Теперь при несколько усиленном освещении на сцену был вынесен большой и странный красный цветок. Лилиенфельд появился уже более спокойный и завязал разговор с музыкантами. Он поинтересовался, выучили ли они заданную мелодию танца, и потребовал строгого соблюдения нужного ритма. Затем он пожелал послушать их игру, поднял трость, как дирижерскую палочку, и приказал:
— Well, begin![90]
И вот уже здесь, в Новом Свете, музыканты воспроизводили мелодию с ее будоражащим ритмом, глухую и в то же время пронзительную варварскую музыку, которая еще в Старом Свете преследовала Фридриха. Он благодарил небо за то, что темнота помогала ему скрывать волнение. Эти самые звуки привели Фридриха сюда; они приманили его, совратили. Какие виды имел на него этот странный Ариэль и по чьему велению действовал он, не только возбуждая свою жертву душевными бурями, но и наслав на нее настоящую страшную бурю, едва не погубившую ее в открытом море? Почему он сделал так, что шипы этой музыки впились Фридриху в плоть, почему набросил ему на шею петлю этих звуков и опутал их канатами руки и ноги и как получилось, что эта упрямая, колдовская мелодия и здесь нисколько не утратила свою силу?

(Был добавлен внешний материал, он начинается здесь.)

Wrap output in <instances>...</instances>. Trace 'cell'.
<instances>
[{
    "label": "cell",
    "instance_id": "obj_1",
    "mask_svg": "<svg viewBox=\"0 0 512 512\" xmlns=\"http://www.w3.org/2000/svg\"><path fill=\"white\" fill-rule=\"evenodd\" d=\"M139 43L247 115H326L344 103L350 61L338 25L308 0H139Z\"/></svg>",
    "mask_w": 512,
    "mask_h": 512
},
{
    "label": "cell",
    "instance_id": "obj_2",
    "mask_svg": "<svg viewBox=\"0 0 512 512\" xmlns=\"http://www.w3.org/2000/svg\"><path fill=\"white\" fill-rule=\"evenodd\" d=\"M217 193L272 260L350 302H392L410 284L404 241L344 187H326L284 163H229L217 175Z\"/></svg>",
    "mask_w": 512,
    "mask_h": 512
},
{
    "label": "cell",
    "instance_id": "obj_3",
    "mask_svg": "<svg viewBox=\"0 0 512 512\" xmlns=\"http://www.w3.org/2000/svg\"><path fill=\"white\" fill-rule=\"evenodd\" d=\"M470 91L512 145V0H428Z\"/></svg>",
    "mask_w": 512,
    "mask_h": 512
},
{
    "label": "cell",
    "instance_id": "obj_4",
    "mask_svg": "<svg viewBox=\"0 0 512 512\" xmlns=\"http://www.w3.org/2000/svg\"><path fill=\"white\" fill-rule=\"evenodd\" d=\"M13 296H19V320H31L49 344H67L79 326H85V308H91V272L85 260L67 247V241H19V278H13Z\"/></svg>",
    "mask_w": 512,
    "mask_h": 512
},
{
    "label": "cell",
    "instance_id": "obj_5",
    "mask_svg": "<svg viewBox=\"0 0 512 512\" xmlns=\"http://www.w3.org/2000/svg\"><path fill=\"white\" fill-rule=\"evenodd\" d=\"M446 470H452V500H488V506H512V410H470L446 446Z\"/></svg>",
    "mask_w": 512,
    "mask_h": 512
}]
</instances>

Он не стал размахивать кулаками, не умчался прочь, хотя был близок и к тому, и к другому. У него было такое ощущение, будто его разбухшую голову обернули в толстую парусину и будто он должен, избавившись от вынужденной слепоты, взглянуть в глаза своему причудливому и гротескному противнику, будь то Ариэль или Калибан.